For visualization of the NRPS domains and the chemical structures of the substrates by Open Babel [12] we added a JSON representation of each domain, based on the Pfam Graphics library and the SDF (structure data file) format, respectively.

NRPSDesigner database content

The information currently stored in the NRPS database was mainly retrieved from already published data [7] and extended or changed according to our own experimental results. Because of the already present domain organization and the related substrate specificities we mainly filled our database with information from the NRPS-PKS library, which saves the protein sequence of diverse NRPS, and added the missing coding sequences. Accordingly, the positions of domain boundaries and linkers had to be converted from their protein specific coordinates to DNA coordinates. In some cases manual curation was necessary, because the substrate specificity stored in the NRPS-PKS database erroneously did not agree with the published experimental results. Furthermore, several pathways seem to contain special domain types with unclear functionality. In such a case we used antiSMASH combined with in-depth literature research to clarify the correct domain functionality. The current progress of the database curation is shown in table 1. In total our database contains curated information about…

Extension and validation of the database

One of the core requirements for our software is the ability to detect NRPS domains. This feature enables the automatic and standardized definition of domain boundaries and also facilitates the addition of new entries into the NRPSDesigner database by the community.

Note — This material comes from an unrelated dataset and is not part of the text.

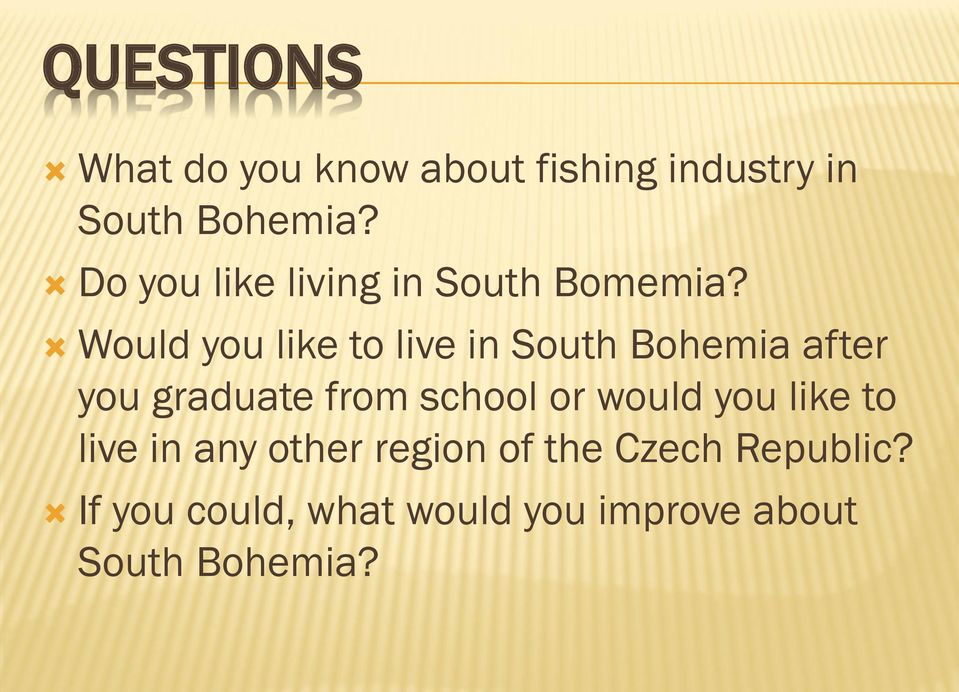 Would you like to live in South Bohemia after you graduate from school or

Based on the antiSMASH [10] [11] program we established our own pipeline to maximize domain recognition specificity. antiSMASH is implemented in (BIO)Python and uses HMMER3 [13] and thus, could be easily integrated in our framework. To improve domain recognition especially for the Adenylation/Oxidation/Adenylation (AOxA) domain of IndC, a HMM profile of the AOxA domain appearing in diverse indigoidine synthetases was constructed and added to the pipeline. Also, the Adenylation domain HMM (from Pfam, id PF00501.21) of antiSMASH was replaced by the HMM of the Maryland tool(special thanks to Prof. Jacques Ravel for providing us with the seed alignment). Note, that the start boundary for the A domain varied a lot depending on the prediction tool used (Fig. 3) . We chose the Maryland HMM, because it agreed most with our Tyrocidine experiments, as well as previously published results [14]. Furthermore, Thiolation domains have been split into two categories, depending on whether an epimerisation domain follows or not, as experimental evidence has shown that their functionality differs [15].

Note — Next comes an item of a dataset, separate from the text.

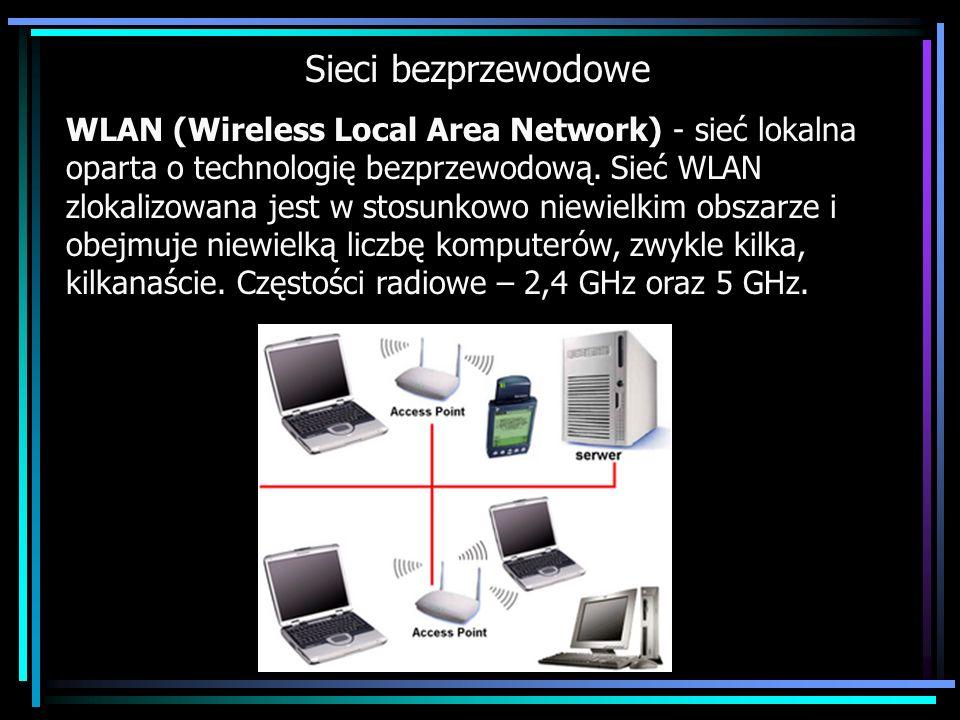Sieci bezprzewodowe WLAN (Wireless Local Area Network) - sieć lokalna oparta o technologię bezprzewodową. Sieć WLAN zlokalizowana jest w stosunkowo ni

To easily extend the NRPSDesigner database this domain recognition pipeline was integrated into a user-friendly interface. The user can add an additional description for each domain, possibly change the specificity of the adenylation domains if it has not been predicted correctly and also define his own domain boundaries, with the help of an integrated multiple sequence alignment against the domains of the same type already present in the database.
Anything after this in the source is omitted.